Set task
Reproduce every item below, putting "tractor tire" in place of each occurrence of "tractor wheel" and leaving everything else unchanged.

Dataset excerpts
§

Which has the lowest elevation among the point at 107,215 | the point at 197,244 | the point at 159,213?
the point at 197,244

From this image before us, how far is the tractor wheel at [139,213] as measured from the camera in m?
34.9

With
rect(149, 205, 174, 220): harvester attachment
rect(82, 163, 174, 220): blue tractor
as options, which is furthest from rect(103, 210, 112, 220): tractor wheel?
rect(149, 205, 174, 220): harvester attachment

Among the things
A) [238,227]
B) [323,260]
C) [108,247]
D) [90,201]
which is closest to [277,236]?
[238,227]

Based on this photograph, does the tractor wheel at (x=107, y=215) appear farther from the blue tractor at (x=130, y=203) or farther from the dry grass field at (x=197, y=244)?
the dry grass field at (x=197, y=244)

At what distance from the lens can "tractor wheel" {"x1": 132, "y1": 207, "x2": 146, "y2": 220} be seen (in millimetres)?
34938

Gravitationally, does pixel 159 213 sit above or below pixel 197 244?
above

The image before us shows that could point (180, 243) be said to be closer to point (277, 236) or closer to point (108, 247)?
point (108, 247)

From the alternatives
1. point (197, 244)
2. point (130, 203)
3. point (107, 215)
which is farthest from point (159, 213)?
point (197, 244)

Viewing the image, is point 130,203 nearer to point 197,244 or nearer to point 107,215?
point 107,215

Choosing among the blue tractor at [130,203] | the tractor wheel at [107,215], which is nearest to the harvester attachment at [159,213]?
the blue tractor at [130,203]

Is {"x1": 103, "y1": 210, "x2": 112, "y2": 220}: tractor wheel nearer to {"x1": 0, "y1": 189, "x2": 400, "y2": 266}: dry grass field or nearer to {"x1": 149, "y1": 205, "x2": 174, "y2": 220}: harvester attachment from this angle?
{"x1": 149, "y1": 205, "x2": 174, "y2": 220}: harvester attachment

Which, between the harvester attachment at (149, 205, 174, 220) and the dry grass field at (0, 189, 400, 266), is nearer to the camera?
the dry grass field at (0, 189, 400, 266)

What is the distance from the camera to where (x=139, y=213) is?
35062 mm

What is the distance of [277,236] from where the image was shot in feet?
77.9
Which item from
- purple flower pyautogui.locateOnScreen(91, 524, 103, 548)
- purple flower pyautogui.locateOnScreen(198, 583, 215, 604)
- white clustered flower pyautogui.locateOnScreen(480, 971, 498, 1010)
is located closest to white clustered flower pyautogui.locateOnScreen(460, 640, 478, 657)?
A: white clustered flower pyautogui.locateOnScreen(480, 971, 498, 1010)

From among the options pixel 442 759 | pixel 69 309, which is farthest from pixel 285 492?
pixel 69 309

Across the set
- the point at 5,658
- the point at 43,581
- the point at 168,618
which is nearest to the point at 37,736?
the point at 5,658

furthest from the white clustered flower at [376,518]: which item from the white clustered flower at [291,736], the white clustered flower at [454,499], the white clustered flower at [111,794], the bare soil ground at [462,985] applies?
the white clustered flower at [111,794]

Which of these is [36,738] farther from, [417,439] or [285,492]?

§

Response to the task
Which has the lowest elevation among the point at 107,215 | the point at 197,244 | the point at 159,213?
the point at 197,244

From this image before us, how far is the tractor tire at [139,213] as measured from the camera in m?
34.9

With
rect(149, 205, 174, 220): harvester attachment
rect(82, 163, 174, 220): blue tractor
as options, which is furthest from rect(103, 210, 112, 220): tractor tire?
rect(149, 205, 174, 220): harvester attachment

Among the things
A) [238,227]
B) [323,260]
C) [108,247]
D) [90,201]
which is closest to [277,236]?
[238,227]

Based on this photograph, does the tractor tire at (x=107, y=215) appear farther from the blue tractor at (x=130, y=203) or farther from the dry grass field at (x=197, y=244)?
the dry grass field at (x=197, y=244)

At what distance from the lens can "tractor tire" {"x1": 132, "y1": 207, "x2": 146, "y2": 220} be seen (in millimetres)?
34938

Gravitationally, does pixel 159 213 sit above or below pixel 197 244?
above

The image before us shows that could point (180, 243) be said to be closer to point (277, 236) or closer to point (108, 247)?
point (108, 247)

From the alternatives
1. point (197, 244)
2. point (130, 203)
3. point (107, 215)
which is farthest from point (159, 213)?
point (197, 244)

Viewing the image, is point 130,203 nearer to point 197,244 or nearer to point 107,215?
point 107,215

Choosing among the blue tractor at [130,203] | the tractor tire at [107,215], which is nearest to the harvester attachment at [159,213]?
the blue tractor at [130,203]

Is {"x1": 103, "y1": 210, "x2": 112, "y2": 220}: tractor tire nearer to {"x1": 0, "y1": 189, "x2": 400, "y2": 266}: dry grass field or nearer to {"x1": 149, "y1": 205, "x2": 174, "y2": 220}: harvester attachment from this angle?
{"x1": 149, "y1": 205, "x2": 174, "y2": 220}: harvester attachment

Which, between the harvester attachment at (149, 205, 174, 220) and the dry grass field at (0, 189, 400, 266), is nearer to the camera?
the dry grass field at (0, 189, 400, 266)

What is the distance from the camera to where (x=139, y=213) is?
35062 mm

What is the distance of [277,236] from where the image was shot in feet?
77.9
Which item from
- purple flower pyautogui.locateOnScreen(91, 524, 103, 548)
- purple flower pyautogui.locateOnScreen(198, 583, 215, 604)
- white clustered flower pyautogui.locateOnScreen(480, 971, 498, 1010)
is located closest to white clustered flower pyautogui.locateOnScreen(460, 640, 478, 657)?
A: white clustered flower pyautogui.locateOnScreen(480, 971, 498, 1010)

From among the options pixel 442 759 | pixel 69 309, which is farthest from pixel 285 492?
pixel 69 309

Across the set
- the point at 5,658
- the point at 43,581
- the point at 168,618
which is nearest to the point at 37,736?
the point at 5,658

furthest from the white clustered flower at [376,518]: which item from the white clustered flower at [291,736], the white clustered flower at [454,499], the white clustered flower at [111,794], the bare soil ground at [462,985] applies?
the white clustered flower at [111,794]

Which of these is [36,738] farther from, [417,439] or [285,492]?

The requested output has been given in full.